• [Aufgaben]
a) Gib aus dem Text über Hartmann und die Energiepolitik den Abschnitt von „Der Landsberger Abgeordnete, übrigens“ bis „Heimat erworben hatte.“ wortgetreu wieder.
b) Führe den Text über Hartmann und die Energiepolitik bitte nach seinem letzten Satz weiter.

• [Textauszug]

Der Landsberger Abgeordnete, übrigens Neffe der früheren Fraktionschefin Ruth Paulig, war in seiner ersten, der vergangenen Legislaturperiode in Energiefragen schnell zur ersten Adresse über Fraktionsgrenzen hinaus geworden. Auch deshalb wird Hartmann nach wie vor ob von Journalisten oder Verbänden zur Energiepolitik zuallererst abgefragt und zitiert, obwohl die Fraktion in Martin Stümpfig über einen kompetenten Nachfolger als energiepolitischen Sprecher verfügt. Problematisch für Hartmann ist dabei, ob er als Fraktionsvorsitzender nicht allzusehr auf die Energiepolitik reduziert wird. In seiner neuen Rolle genügt es auch nicht, dass er bei Landratswahlen in einer Stichwahl nur knapp gescheitert war oder sich sogar bundesweit einen Namen als Gegner der Austragung Olympischer Winterspiele in seiner oberbayerischen Heimat erworben hatte.

(Extrahierte Seitentextdaten)
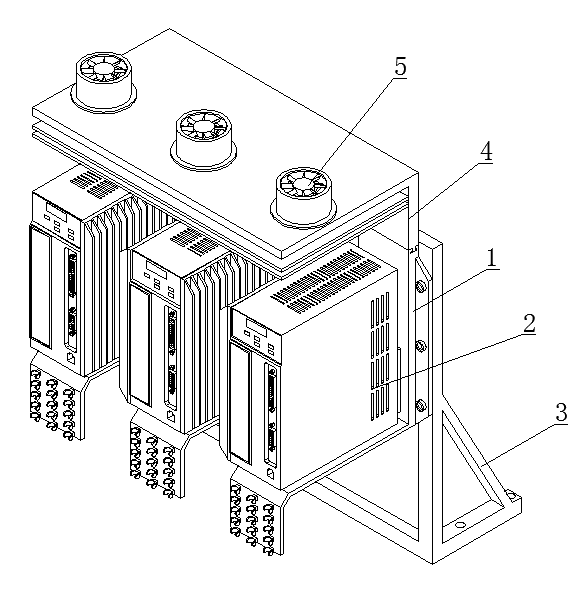 5
4
1
2
3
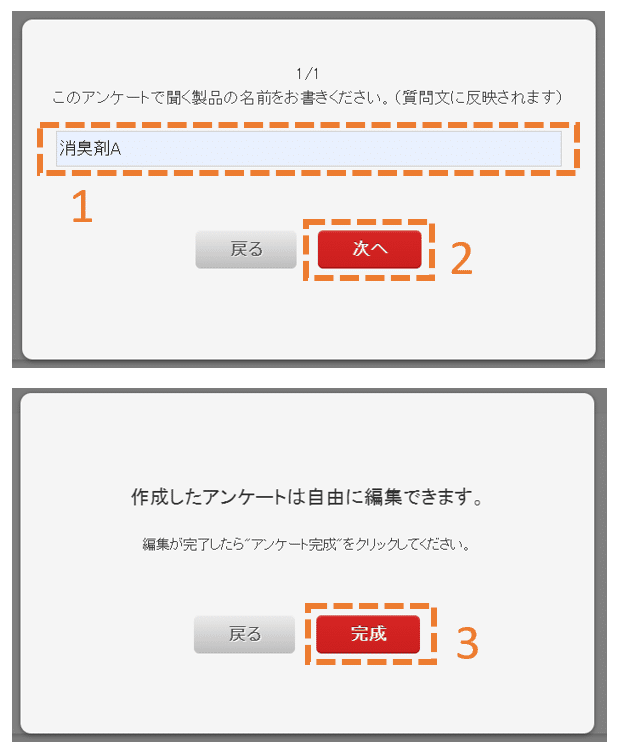 1/1
このアンケートで聞く製品の名前をお書きください。(質問文に反映されます)

消臭剤A

1

戻る

次へ

2

作成したアンケートは自由に編集できます。

編集が完了したら"アンケート完成"をクリックしてください。

戻る

完成

3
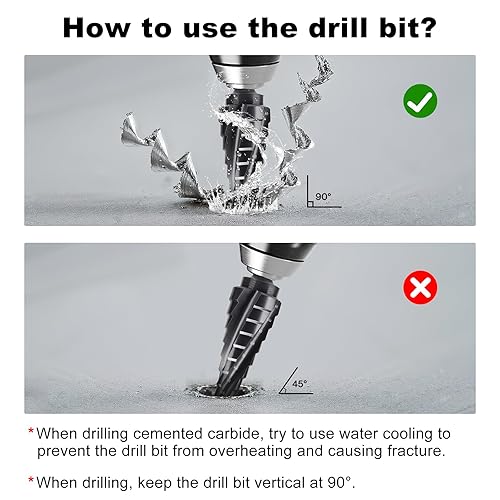 How to use the drill bit?

90°

45°

*When drilling cemented carbide, try to use water cooling to prevent the drill bit from overheating and causing fracture.

*When drilling, keep the drill bit vertical at 90°.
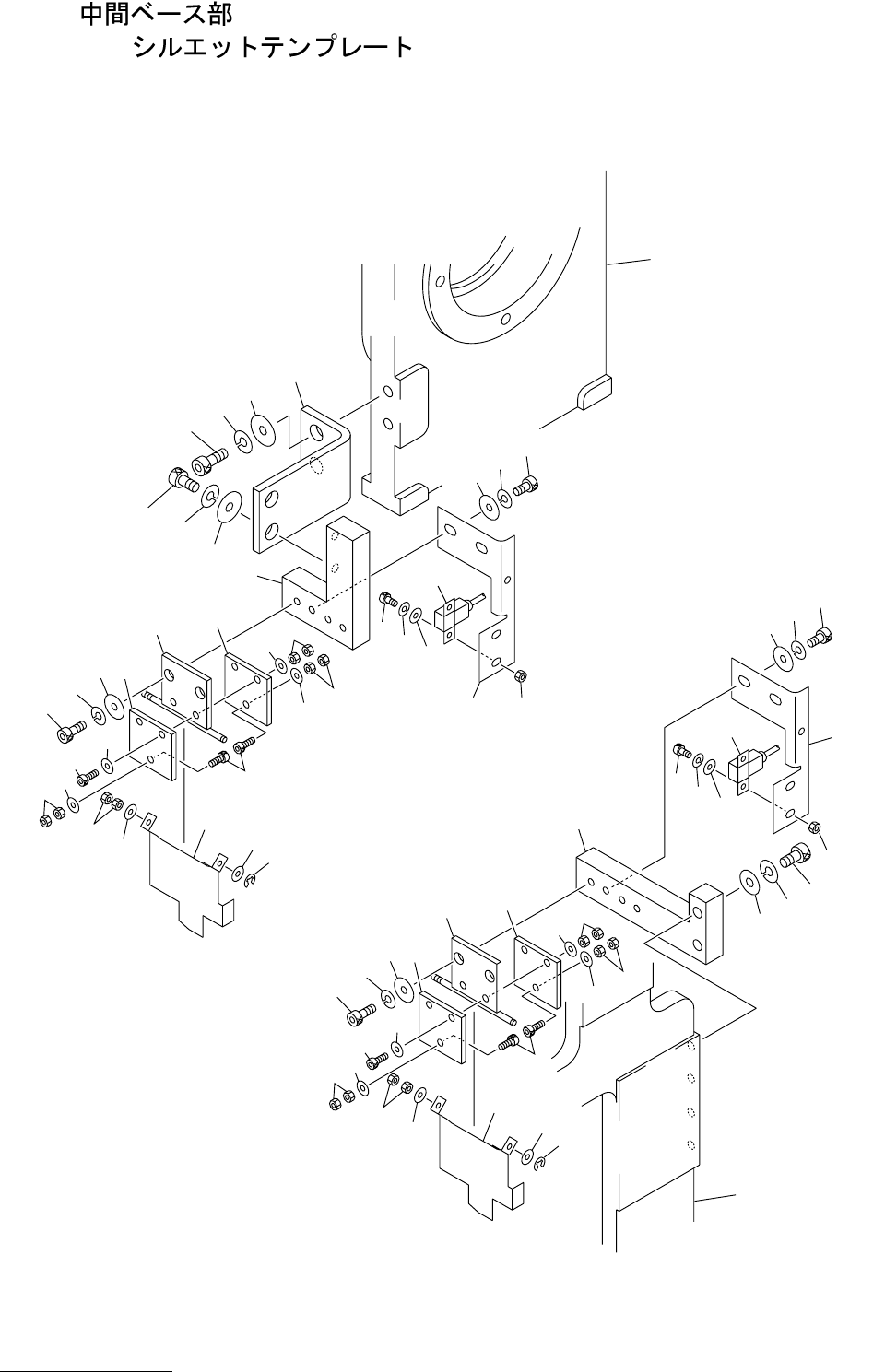 中間ベース部
シルエットテンプレート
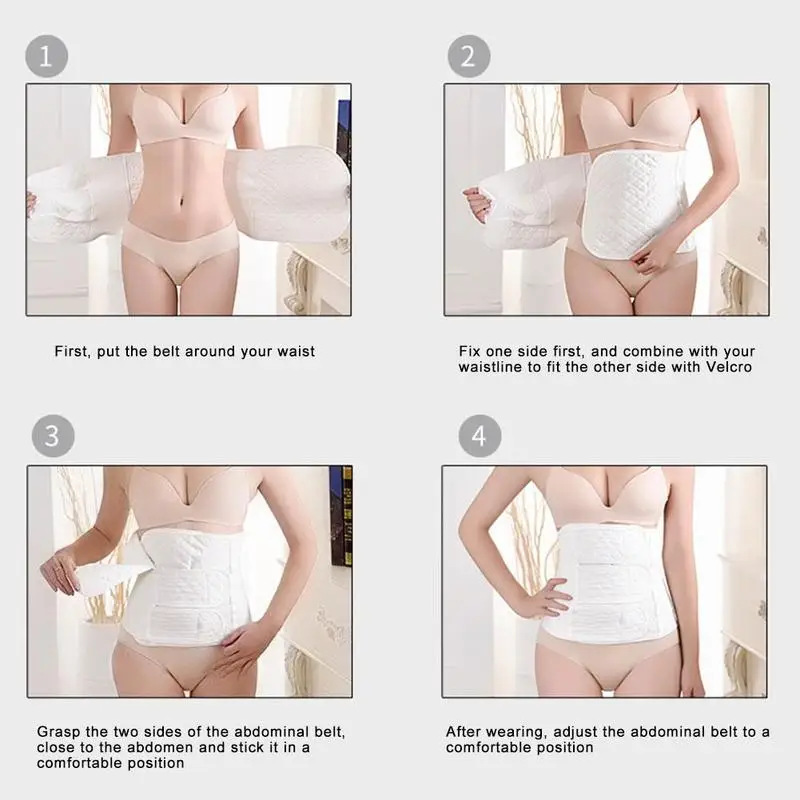 1

First, put the belt around your waist

2

Fix one side first, and combine with your waistline to fit the other side with Velcro

3

Grasp the two sides of the abdominal belt, close to the abdomen and stick it in a comfortable position

4

After wearing, adjust the abdominal belt to a comfortable position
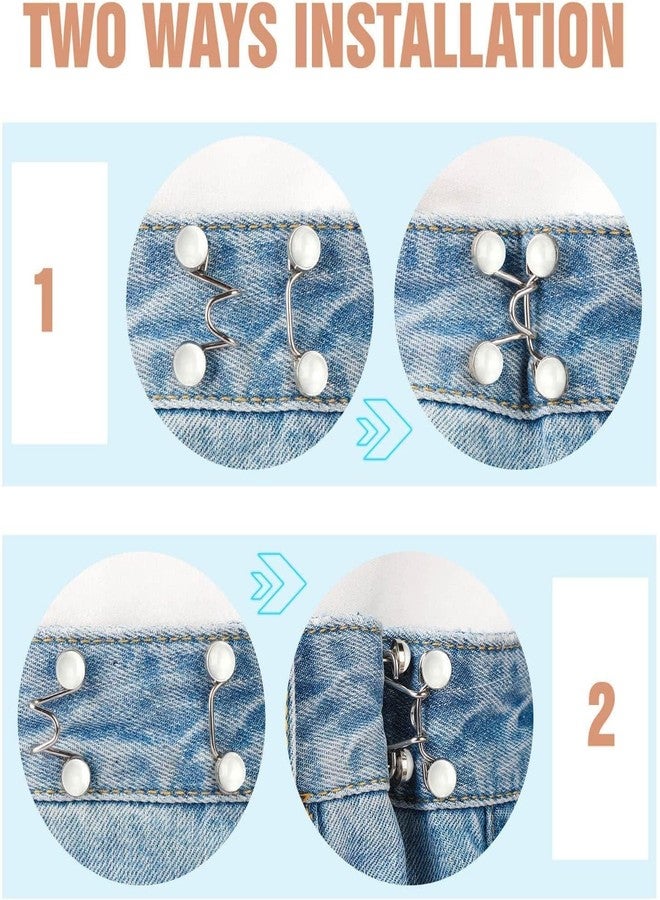 TWO WAYS INSTALLATION

1

2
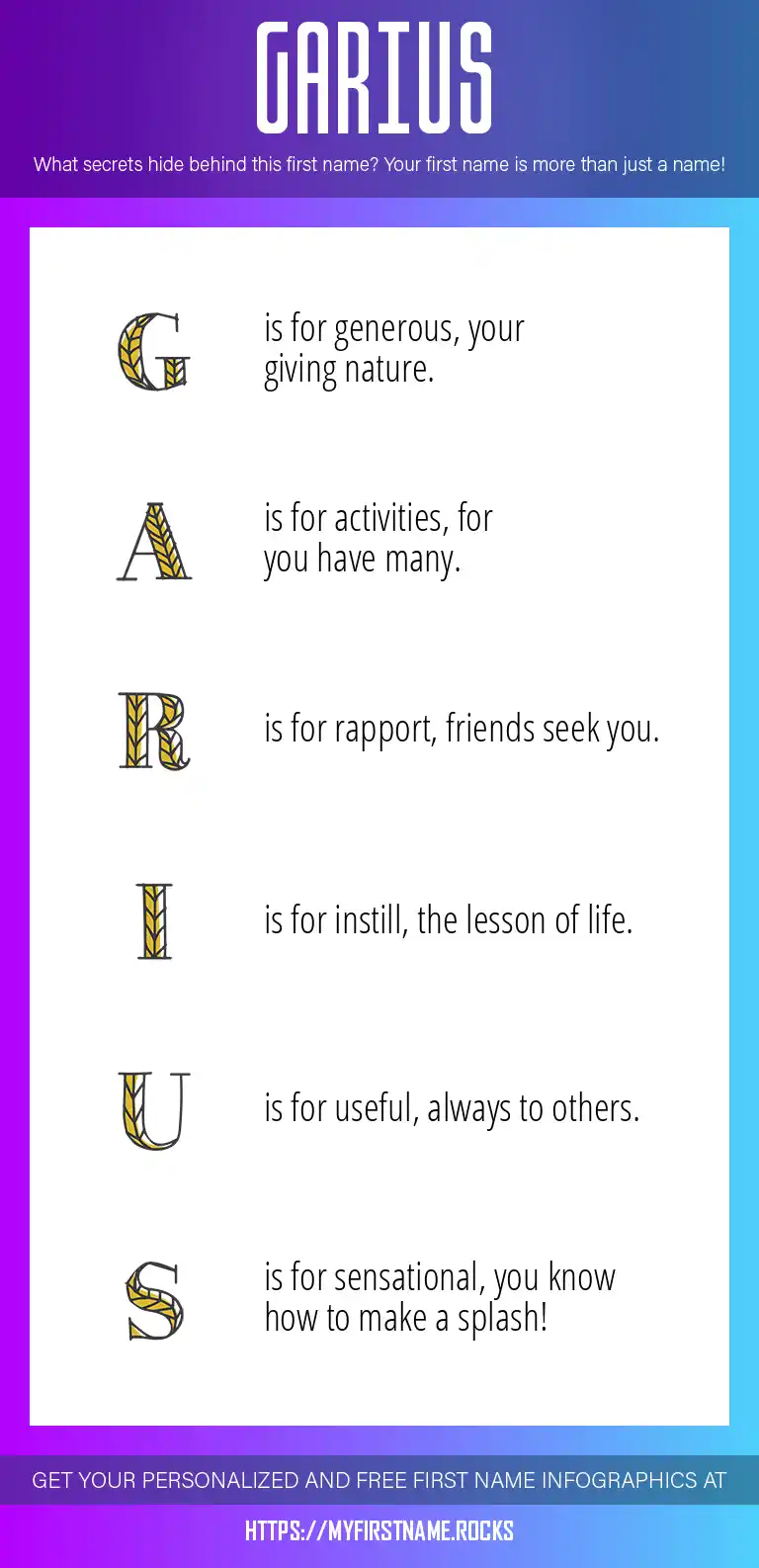 GARIUS

What secrets hide behind this first name? Your first name is more than just a name!

G is for generous, your giving nature.

A is for activities, for you have many.

R is for rapport, friends seek you.

I is for instill, the lesson of life.

U is for useful, always to others.

S is for sensational, you know how to make a splash!

GET YOUR PERSONALIZED AND FREE FIRST NAME INFOGRAPHICS AT

HTTPS://MYFIRSTNAME.ROCKS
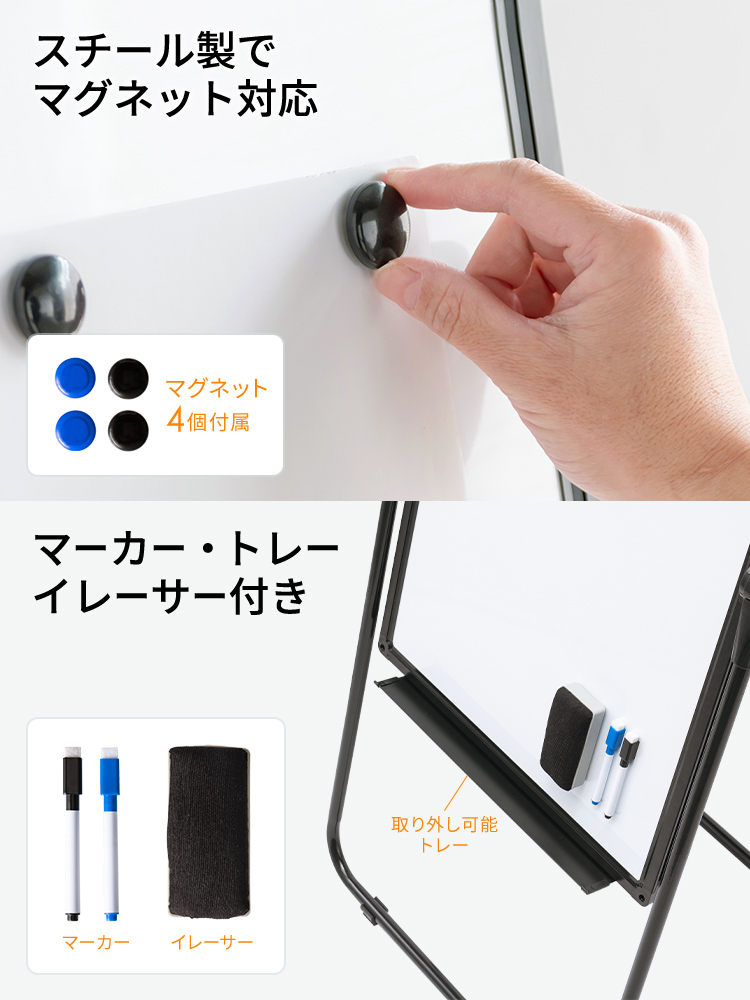 スチール製で
マグネット対応

マグネット
4個付属

マーカー・トレー
イレーサー付き

取り外し可能
トレー

マーカー

イレーサー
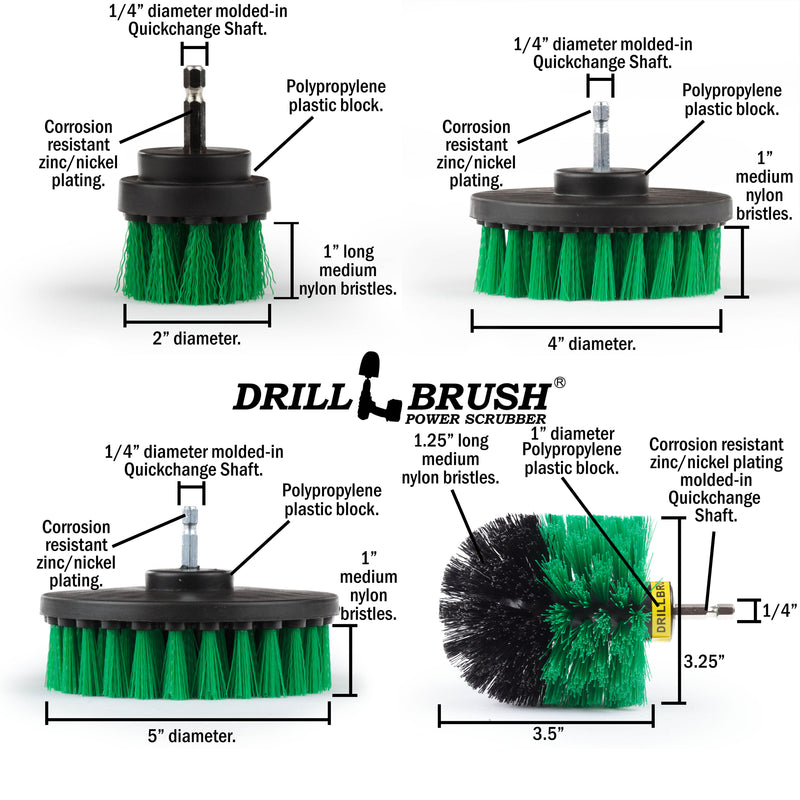 1/4” diameter molded-in Quickchange Shaft.

Polypropylene plastic block.

Corrosion resistant zinc/nickel plating.

1” long medium nylon bristles.

2” diameter.

1/4” diameter molded-in Quickchange Shaft.

Polypropylene plastic block.

Corrosion resistant zinc/nickel plating.

1” medium nylon bristles.

4” diameter.

DRILL BRUSH®
POWER SCRUBBER

1/4” diameter molded-in Quickchange Shaft.

Polypropylene plastic block.

Corrosion resistant zinc/nickel plating.

1” medium nylon bristles.

5” diameter.

1.25” long medium nylon bristles.

1” diameter Polypropylene plastic block.

Corrosion resistant zinc/nickel plating molded-in Quickchange Shaft.

DRILLBR

1/4”

3.25”

3.5”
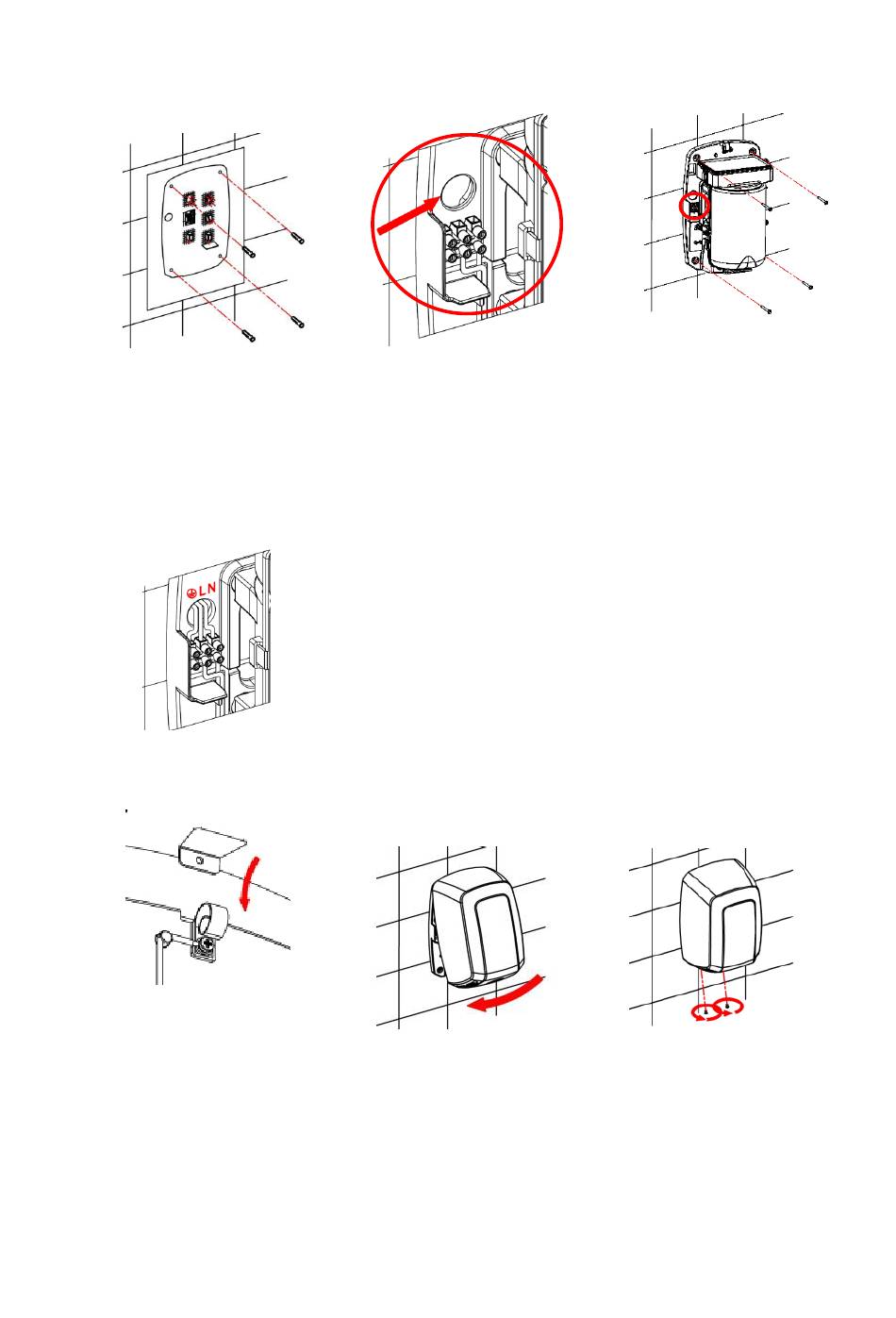 L N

• [Schriftliche Antworten]
a)
Der Landsberger Abgeordnete, übrigens Neffe der früheren Fraktionschefin Ruth Paulig, war in seiner ersten, der vergangenen Legislaturperiode in Energiefragen schnell zur ersten Adresse über Fraktionsgrenzen hinaus geworden. Auch deshalb wird Hartmann nach wie vor ob von Journalisten oder Verbänden zur Energiepolitik zuallererst abgefragt und zitiert, obwohl die Fraktion in Martin Stümpfig über einen kompetenten Nachfolger als energiepolitischen Sprecher verfügt. Problematisch für Hartmann ist dabei, ob er als Fraktionsvorsitzender nicht allzusehr auf die Energiepolitik reduziert wird. In seiner neuen Rolle genügt es auch nicht, dass er bei Landratswahlen in einer Stichwahl nur knapp gescheitert war oder sich sogar bundesweit einen Namen als Gegner der Austragung Olympischer Winterspiele in seiner oberbayerischen Heimat erworben hatte.

b)
Letzteres untermauert vorläufig nur seinen Ruf als excellenter Netzwerker, und die Staatsregierung wird seine Ankündigung, die Windkraftbefürworter noch besser zu vernetzen, aufmerksam registriert haben. Ein Gespräch mit Hartmann über einen Teil-Aspekt der Windkraftdiskussion zeigt jedoch schnell, wie dieser seine breiten kommunalpolitischen Erfahrungen nutzt. Vorhandenes Detailwissen erkennt man z.B. im Gespräch über eine auftauchende Parallelität im genossenschaftlichen Umgang mit Windenergie und Pflege. In beiden Bereichen geht es darum, wie der Bürger am Gewinn, wie auch immer man diesen definiert, beteiligt werden kann.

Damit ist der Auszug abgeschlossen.